Future studies can vary learning schedules (e.g. spaced versus massed learning) in order to ask questions about how different training parameters influence the shape of representations. Additionally, we can probe representations along various timepoints of the learning process, such as encoding, consolidation, and even, reconsolidation. Reconsolidation would be an interesting one for me to pursue, particularly because we know that some mechanisms involved in initial LTM consolidation are not involved in the reconsolidation of the same memory (Lee et al., 2004). So comparisons of these timepoints will contribute to further understanding of the temporal specificity of mechanisms. Finally, our ultimate goal is to understand the role of molecular mechanisms in representation specificity, thus, we can extend our investigation to other plasticity-proteins and neuromodulators. I'd also like to improve the specificity of our manipulations by using oligodeoxynucleotides or designer receptors exclusively activated by designer drugs (DRREADs; Ferguson et al., 2012)
Spatiotemporal analysis of the molecular mechanisms of STM and LTM
The results of work with Madhura and the Pleiss Lab provide an invaluable map that allows us to target our investigation of memory mechanisms and, specifically, to begin to form a timeline of known molecular and structural changes. When we talk about the structural mechanisms of LTM, we immediately think of dendritic growth, long-term potentiation (LTP), the survival of adult-born neurons, or changes to the extracellular matrix. We also have some understanding of the molecular mechanism involved in these structural changes.

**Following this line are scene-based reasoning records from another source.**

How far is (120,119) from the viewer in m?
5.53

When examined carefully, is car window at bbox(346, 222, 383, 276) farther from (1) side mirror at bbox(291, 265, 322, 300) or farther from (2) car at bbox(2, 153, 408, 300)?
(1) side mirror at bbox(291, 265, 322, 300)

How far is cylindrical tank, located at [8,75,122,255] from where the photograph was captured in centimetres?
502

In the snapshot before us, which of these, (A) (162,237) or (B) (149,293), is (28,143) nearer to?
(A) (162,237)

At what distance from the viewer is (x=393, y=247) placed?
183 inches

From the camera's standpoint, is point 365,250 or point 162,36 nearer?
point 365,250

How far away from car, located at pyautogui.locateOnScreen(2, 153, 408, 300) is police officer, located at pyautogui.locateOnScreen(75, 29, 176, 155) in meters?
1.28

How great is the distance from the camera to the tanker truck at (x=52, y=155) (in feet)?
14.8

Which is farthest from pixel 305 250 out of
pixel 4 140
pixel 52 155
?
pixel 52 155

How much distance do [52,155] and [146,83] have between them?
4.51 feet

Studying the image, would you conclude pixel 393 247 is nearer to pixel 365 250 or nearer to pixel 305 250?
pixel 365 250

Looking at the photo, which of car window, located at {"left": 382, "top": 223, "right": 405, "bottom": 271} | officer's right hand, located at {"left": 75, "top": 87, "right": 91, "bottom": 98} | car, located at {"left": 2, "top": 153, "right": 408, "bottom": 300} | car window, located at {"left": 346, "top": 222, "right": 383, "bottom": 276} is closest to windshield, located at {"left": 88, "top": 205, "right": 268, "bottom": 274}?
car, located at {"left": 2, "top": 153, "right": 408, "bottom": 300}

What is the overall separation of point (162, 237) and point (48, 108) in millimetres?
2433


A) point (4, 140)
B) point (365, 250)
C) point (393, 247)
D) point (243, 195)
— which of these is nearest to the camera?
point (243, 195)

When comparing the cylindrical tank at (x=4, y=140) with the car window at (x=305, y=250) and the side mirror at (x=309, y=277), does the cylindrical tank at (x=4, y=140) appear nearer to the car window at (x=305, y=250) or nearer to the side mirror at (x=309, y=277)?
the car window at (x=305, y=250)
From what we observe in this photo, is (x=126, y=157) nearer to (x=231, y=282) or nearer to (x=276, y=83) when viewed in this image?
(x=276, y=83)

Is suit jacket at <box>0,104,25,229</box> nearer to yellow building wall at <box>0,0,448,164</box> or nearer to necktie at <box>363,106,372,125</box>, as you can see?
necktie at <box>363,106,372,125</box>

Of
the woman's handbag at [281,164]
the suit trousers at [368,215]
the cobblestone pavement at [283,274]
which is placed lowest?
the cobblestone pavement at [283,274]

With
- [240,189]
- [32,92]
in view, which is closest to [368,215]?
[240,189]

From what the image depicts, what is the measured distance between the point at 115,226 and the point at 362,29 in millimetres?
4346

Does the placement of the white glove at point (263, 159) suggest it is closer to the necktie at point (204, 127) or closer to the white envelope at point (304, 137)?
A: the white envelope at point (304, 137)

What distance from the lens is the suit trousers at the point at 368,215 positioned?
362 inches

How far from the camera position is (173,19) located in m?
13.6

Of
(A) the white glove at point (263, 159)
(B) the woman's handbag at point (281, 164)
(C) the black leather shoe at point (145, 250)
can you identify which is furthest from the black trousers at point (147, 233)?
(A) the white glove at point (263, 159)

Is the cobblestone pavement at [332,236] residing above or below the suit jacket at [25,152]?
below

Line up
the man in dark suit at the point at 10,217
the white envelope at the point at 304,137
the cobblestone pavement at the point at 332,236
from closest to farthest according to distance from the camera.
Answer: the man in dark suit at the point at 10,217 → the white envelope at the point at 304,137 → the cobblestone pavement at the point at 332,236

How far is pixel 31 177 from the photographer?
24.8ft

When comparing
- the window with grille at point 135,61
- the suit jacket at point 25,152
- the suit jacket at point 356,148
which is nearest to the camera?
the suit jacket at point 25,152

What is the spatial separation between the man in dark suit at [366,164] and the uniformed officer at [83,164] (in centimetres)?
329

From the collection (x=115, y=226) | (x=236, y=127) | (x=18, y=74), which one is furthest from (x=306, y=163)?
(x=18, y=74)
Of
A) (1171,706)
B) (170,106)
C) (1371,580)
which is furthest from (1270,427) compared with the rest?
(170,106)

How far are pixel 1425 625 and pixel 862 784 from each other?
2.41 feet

One question that could be a strong first experiment is what exactly is the role of timing specificity in LTM consolidation? We would select a mechanism of interest (e.g. erg1). From the work with the Pleiss Lab, we would know when and in what brain region erg1 has its peak activity. As we trained animals, we could artificially delay or advance the timing of the erg1 peak in various brain regions and observe the effects on memory performance.
Another research question that I am particularly interested in is to better understand the relationship between the different types of structural plasticity. However, what is the relationship between these different forms? Certainly, for any one consolidation event, all or some of these changes occur across the whole brain, so what is their individual contribution to LTM? Do they occur co-currently or is there a meaningful order?